Um país ainda demasiado centralizado
Portugal mantém-se entre os países mais centralizados da Europa. Mesmo passadas décadas desde a afirmação do poder local democrático, continua por cumprir uma das reformas mais relevantes previstas na Constituição: a regionalização administrativa. A concentração excessiva de competências em Lisboa tem efeitos claros: decisões sobre investimento, infraestruturas e políticas públicas são, muitas vezes, tomadas à distância dos territórios e sem um conhecimento suficientemente próximo das suas necessidades.

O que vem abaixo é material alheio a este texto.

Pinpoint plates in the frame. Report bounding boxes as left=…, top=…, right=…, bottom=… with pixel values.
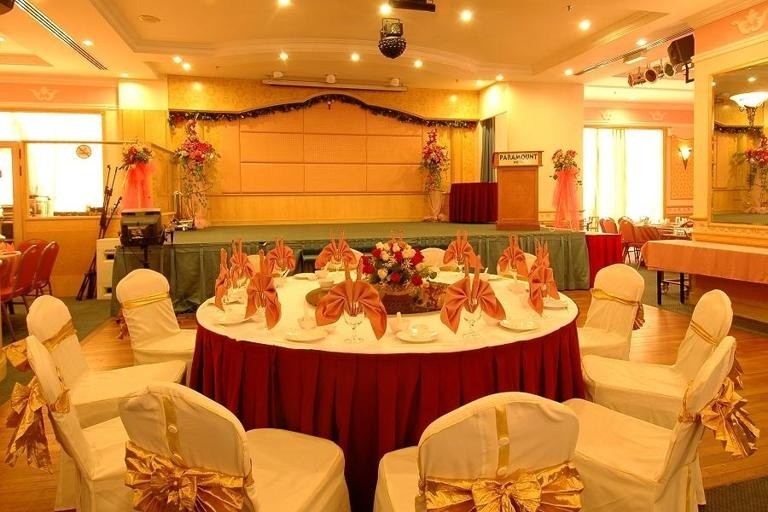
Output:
left=4, top=251, right=18, bottom=255
left=204, top=269, right=569, bottom=344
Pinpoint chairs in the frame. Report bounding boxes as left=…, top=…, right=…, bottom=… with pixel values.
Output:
left=116, top=267, right=197, bottom=385
left=373, top=391, right=584, bottom=511
left=576, top=263, right=646, bottom=361
left=581, top=289, right=733, bottom=429
left=27, top=295, right=186, bottom=427
left=118, top=382, right=349, bottom=512
left=580, top=212, right=694, bottom=288
left=416, top=248, right=456, bottom=269
left=560, top=336, right=760, bottom=511
left=321, top=248, right=363, bottom=270
left=1, top=237, right=60, bottom=341
left=496, top=252, right=537, bottom=280
left=5, top=335, right=132, bottom=511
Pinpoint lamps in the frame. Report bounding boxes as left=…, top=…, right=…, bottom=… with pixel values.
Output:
left=729, top=88, right=768, bottom=128
left=379, top=13, right=407, bottom=60
left=624, top=51, right=695, bottom=87
left=678, top=146, right=694, bottom=169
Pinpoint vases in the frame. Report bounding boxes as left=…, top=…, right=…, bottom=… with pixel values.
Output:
left=425, top=185, right=448, bottom=223
left=188, top=186, right=208, bottom=226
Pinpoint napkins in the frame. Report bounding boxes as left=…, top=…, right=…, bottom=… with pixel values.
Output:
left=259, top=249, right=275, bottom=275
left=245, top=273, right=281, bottom=329
left=268, top=238, right=295, bottom=270
left=443, top=237, right=482, bottom=267
left=316, top=278, right=387, bottom=340
left=499, top=244, right=528, bottom=274
left=230, top=238, right=254, bottom=288
left=315, top=241, right=356, bottom=268
left=215, top=248, right=232, bottom=311
left=529, top=266, right=560, bottom=316
left=440, top=270, right=506, bottom=334
left=530, top=240, right=550, bottom=269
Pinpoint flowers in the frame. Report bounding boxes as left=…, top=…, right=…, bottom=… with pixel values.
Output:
left=548, top=149, right=581, bottom=179
left=422, top=128, right=451, bottom=195
left=117, top=140, right=152, bottom=171
left=358, top=239, right=438, bottom=290
left=741, top=140, right=767, bottom=192
left=173, top=134, right=221, bottom=182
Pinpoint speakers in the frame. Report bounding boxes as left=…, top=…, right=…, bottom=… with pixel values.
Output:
left=667, top=34, right=695, bottom=64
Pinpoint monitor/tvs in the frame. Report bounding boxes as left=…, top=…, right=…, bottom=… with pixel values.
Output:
left=120, top=208, right=162, bottom=246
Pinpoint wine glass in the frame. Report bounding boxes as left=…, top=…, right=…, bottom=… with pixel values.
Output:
left=275, top=256, right=523, bottom=286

O que está em causa na regionalização administrativa
As consequências são visíveis: assimetrias territoriais, perda de competitividade e dificuldade em explorar todo o potencial das regiões. Regionalizar não é sinónimo de criar mais burocracia; é, antes, aproximar o processo de decisão dos cidadãos, aumentar a eficiência da administração pública e reforçar a responsabilização política de quem decide. Significa, também, dar às regiões instrumentos para definirem estratégias próprias de desenvolvimento.

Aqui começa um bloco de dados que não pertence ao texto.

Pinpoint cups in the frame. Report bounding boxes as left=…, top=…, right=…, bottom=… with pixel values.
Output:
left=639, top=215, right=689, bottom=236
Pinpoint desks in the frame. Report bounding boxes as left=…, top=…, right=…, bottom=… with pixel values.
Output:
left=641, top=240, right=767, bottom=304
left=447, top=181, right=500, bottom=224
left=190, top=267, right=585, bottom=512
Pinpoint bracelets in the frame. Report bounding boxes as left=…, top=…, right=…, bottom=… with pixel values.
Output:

Regionalização administrativa no Norte: investimentos e decisões estratégicas
No Norte, a urgência torna-se particularmente evidente. Apesar de ser uma das regiões mais industrializadas e exportadoras, continua demasiadas vezes dependente de opções centralizadas que atrasam investimentos com carácter estratégico. Com capacidade de decisão própria, a região poderia acelerar prioridades fundamentais, como a expansão do Porto de Leixões, o reforço da capacidade do Aeroporto Francisco Sá Carneiro, a expansão do Metro do Porto, a modernização da ferrovia e a construção da Linha do Vale do Sousa. Poderia igualmente assumir como prioridade novas travessias sobre os rios Tâmega e Ave, há muito reivindicadas por populações e agentes económicos. A regionalização permitiria ainda uma articulação mais eficaz entre municípios, empresas, universidades e os restantes actores económicos e sociais.
O exemplo de Tâmega e Sousa e a dimensão democrática
O Tâmega e Sousa ilustra bem esta realidade: apesar da forte vocação industrial e exportadora, persistem obstáculos no acesso ao Ensino Superior e à formação avançada, o que se traduz em défices continuados de qualificação e de desenvolvimento. A regionalização é, porém, também uma questão de qualidade democrática. Uma democracia madura exige níveis de decisão mais próximos dos cidadãos, maior participação e uma capacidade reforçada para ajustar as políticas públicas às realidades locais.
Depois do referendo de 1998: por que razão continuar a adiar?
O referendo de 1998 não deve ser encarado como uma sentença definitiva. Nas últimas décadas, o país transformou-se profundamente e existe hoje uma consciência mais ampla sobre a importância da coesão territorial para o desenvolvimento nacional. Por isso, custa compreender que persistam bloqueios políticos à abertura de um novo ciclo de debate sobre a regionalização. O adiamento sucessivo desta reforma tem custos concretos para o desenvolvimento do país. Portugal não pode continuar a adiar esta reforma. O país precisa de mais proximidade, mais coesão e mais capacidade de decisão nos territórios. A regionalização é uma exigência do futuro. É tempo de coragem.